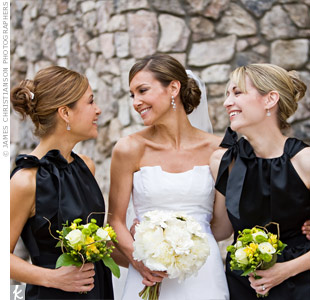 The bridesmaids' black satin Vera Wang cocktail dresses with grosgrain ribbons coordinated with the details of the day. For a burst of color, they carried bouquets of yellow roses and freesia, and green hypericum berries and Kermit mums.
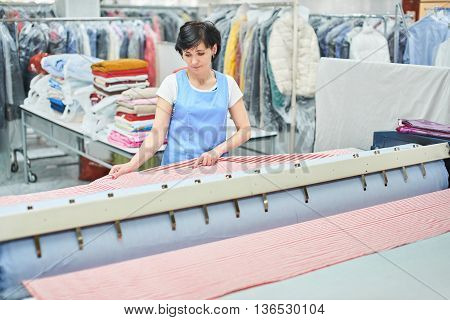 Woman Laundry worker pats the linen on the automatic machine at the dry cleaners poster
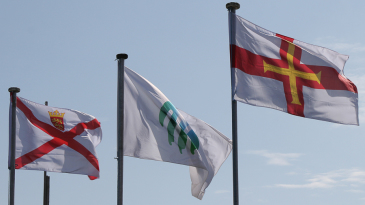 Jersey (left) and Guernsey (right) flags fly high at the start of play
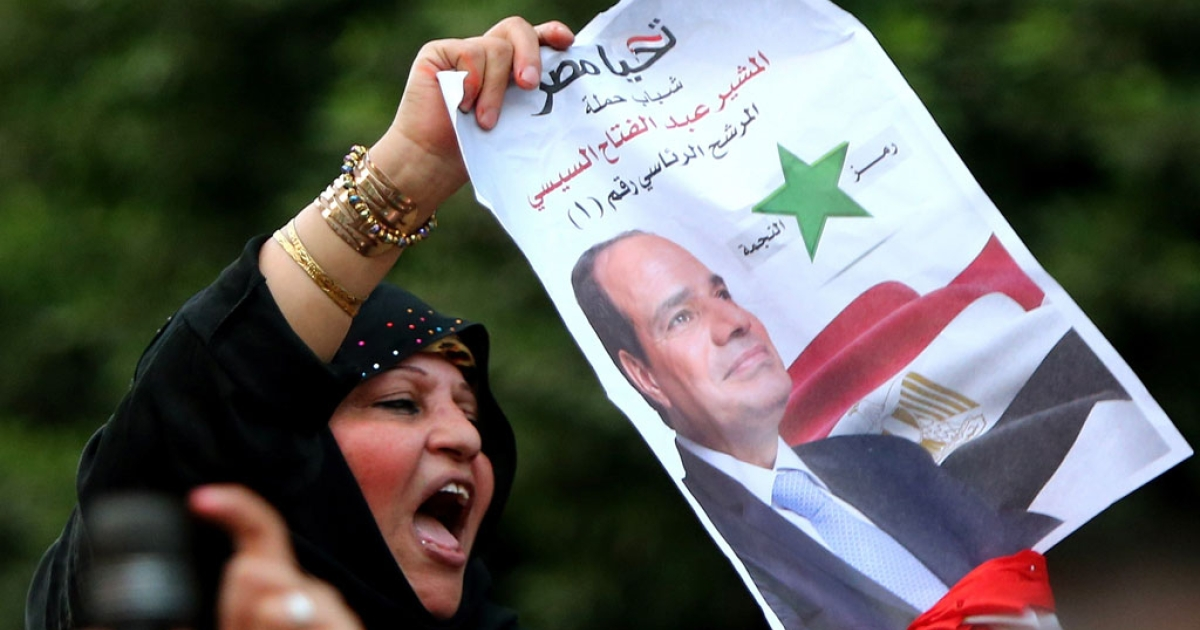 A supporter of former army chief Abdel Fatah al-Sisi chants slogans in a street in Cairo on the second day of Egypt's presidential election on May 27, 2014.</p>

========

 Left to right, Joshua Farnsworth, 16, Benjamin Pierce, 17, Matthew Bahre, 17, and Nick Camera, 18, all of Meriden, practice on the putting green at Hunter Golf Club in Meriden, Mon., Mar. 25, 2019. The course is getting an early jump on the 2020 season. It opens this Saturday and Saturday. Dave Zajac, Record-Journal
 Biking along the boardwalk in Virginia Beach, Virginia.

========

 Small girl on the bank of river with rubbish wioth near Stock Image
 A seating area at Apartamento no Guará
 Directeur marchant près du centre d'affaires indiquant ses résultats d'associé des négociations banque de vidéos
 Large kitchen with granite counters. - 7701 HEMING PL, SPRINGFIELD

========

• TRY IT
Return only the part of the records above that opens with the line containing "Small girl on" and closes with the line containing "Large kitchen with", ends included.

• WRITTEN REPLY
 Small girl on the bank of river with rubbish wioth near Stock Image
 A seating area at Apartamento no Guará
 Directeur marchant près du centre d'affaires indiquant ses résultats d'associé des négociations banque de vidéos
 Large kitchen with granite counters. - 7701 HEMING PL, SPRINGFIELD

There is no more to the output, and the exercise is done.